Problem to work on. Search the material below for lines containing the string "antithyroid", and copy every one you find.

Input data.

▽

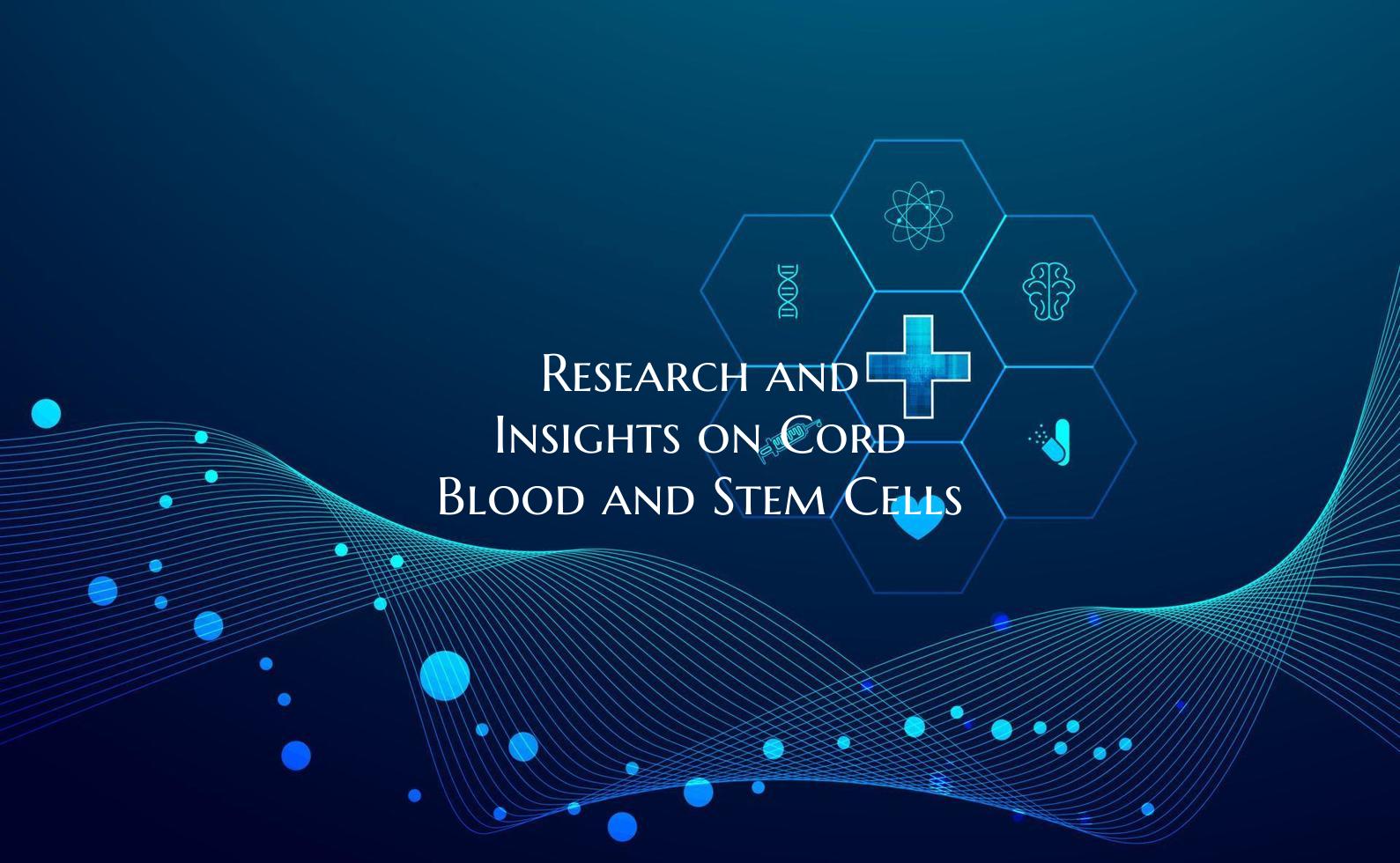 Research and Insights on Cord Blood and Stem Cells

△
▽

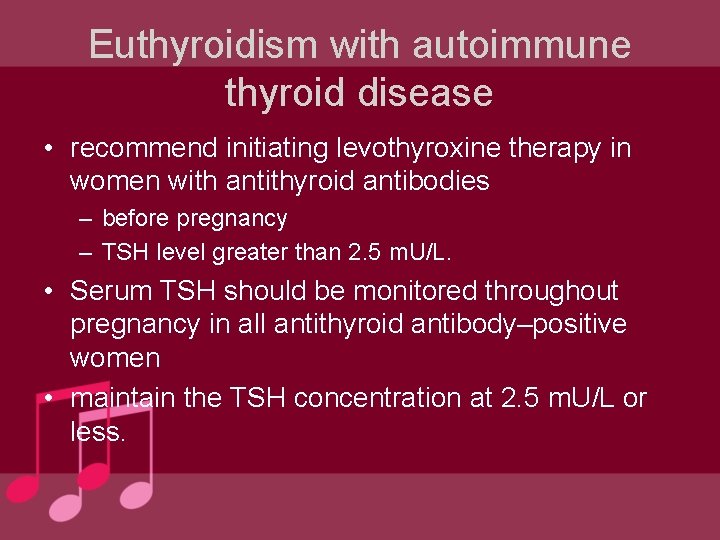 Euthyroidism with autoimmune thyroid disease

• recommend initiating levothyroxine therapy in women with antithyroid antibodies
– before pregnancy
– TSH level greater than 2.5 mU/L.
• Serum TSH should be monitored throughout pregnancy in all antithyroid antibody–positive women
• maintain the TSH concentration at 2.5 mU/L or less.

△
▽

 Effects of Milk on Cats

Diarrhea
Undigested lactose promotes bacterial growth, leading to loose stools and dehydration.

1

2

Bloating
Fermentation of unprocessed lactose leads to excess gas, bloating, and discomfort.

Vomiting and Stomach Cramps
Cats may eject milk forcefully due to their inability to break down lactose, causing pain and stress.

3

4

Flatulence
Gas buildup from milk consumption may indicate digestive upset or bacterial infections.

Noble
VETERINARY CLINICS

△

Answer.
• recommend initiating levothyroxine therapy in women with antithyroid antibodies
• Serum TSH should be monitored throughout pregnancy in all antithyroid antibody–positive women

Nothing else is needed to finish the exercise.